宁舒珍没动,反而看向宁舒雅:“四妹妹,你面对舒瑶,看得也比较清楚,就帮她重新把簪子插好吧。”
宁舒雅不疑有他,上前一步走到了宁舒瑶跟前。她抬起的手将将,就听得宁舒瑶突然娇喊了一声:“哎呀,有虫子!”随即大惊失色地后退了一大步。动作的力度太过,又加上站在荷塘边,簪子终于从鬓发间滑出,掉进了荷塘。
宁舒雅先是被宁舒瑶的叫喊声吓了一跳,等到她回过神来的时候,正巧看到荷塘的碧波荡漾出了阵阵涟漪。
“啊……我的簪子!”
“四妹妹,你怎么能这么不小心,把舒瑶的簪子碰掉了。现在掉进水里了,你让她怎么拿?要是祖母问起,你让她怎么回话?”
宁舒雅急忙辩解道:“是五妹突然后退一步,簪子才掉水里的!”
“四姐姐,你现在的意思是我自己把簪子弄进水里的吗?祖母送给我的簪子,我珍惜都还来不及,怎么会让簪子掉进水里?倒是四姐姐你,怎么可以因为祖母送我簪子,就起了歹念?簪子掉了,祖母日后问起,我肯定没办法交代。
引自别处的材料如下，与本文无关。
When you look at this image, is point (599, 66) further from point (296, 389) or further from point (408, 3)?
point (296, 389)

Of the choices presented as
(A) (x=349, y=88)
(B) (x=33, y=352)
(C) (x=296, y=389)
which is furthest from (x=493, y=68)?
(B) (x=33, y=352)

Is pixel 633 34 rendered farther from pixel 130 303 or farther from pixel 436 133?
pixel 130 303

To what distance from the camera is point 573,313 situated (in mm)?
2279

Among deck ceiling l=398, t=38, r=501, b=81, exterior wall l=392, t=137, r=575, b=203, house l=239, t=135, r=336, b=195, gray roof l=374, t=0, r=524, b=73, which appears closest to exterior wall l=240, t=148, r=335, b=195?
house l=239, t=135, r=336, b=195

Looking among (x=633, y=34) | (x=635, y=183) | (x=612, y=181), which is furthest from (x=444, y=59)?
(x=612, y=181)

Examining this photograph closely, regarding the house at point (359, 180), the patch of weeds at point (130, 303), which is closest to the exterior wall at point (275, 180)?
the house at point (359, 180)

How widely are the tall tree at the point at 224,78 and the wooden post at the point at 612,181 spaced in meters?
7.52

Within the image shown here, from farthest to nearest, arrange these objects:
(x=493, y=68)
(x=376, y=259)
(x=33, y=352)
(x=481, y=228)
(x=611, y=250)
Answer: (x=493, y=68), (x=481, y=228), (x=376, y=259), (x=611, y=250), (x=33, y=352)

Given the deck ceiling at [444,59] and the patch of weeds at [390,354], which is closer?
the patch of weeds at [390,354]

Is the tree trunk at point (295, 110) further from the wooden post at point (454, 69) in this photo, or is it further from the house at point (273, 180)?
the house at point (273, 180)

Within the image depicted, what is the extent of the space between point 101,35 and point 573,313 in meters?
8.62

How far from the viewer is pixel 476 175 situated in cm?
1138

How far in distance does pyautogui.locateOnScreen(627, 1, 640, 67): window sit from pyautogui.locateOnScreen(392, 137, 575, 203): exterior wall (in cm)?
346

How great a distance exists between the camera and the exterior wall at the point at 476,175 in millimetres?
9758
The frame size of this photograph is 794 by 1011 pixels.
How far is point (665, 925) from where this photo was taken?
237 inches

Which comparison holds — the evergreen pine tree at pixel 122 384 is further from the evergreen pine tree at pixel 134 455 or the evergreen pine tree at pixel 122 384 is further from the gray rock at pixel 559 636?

祖母问责下来,我自然不会好过,现在你称心如意了?满意了?”
话锋急转,言辞犀利地把矛头彻底地指向她!
宁舒雅还有什么不明白的吗?
她们,这是吃定了她怯懦,不得老夫人欢心,就算辩驳也苍白无力的事实。
她从来未曾想过要跟堂姐妹们争宠,可她们却屡次三番,想方设法的作践她,不把她踩在脚下誓不罢休。
宁舒雅缓缓地站直了身子,她目光平视宁舒珍和宁舒瑶姐妹俩。
“那你们说,我该如何?”
宁舒珍见宁舒雅全然没有了以往的笑模样,神情中似乎多出了什么令她感觉到有些脱离掌控的东西。这一次,是宁舒瑶主动提出要修理三房的宁舒雅,然后她出的主意。她先前是预测宁舒雅会自个吞掉苦果子,却没料想宁舒雅会起反抗的心思。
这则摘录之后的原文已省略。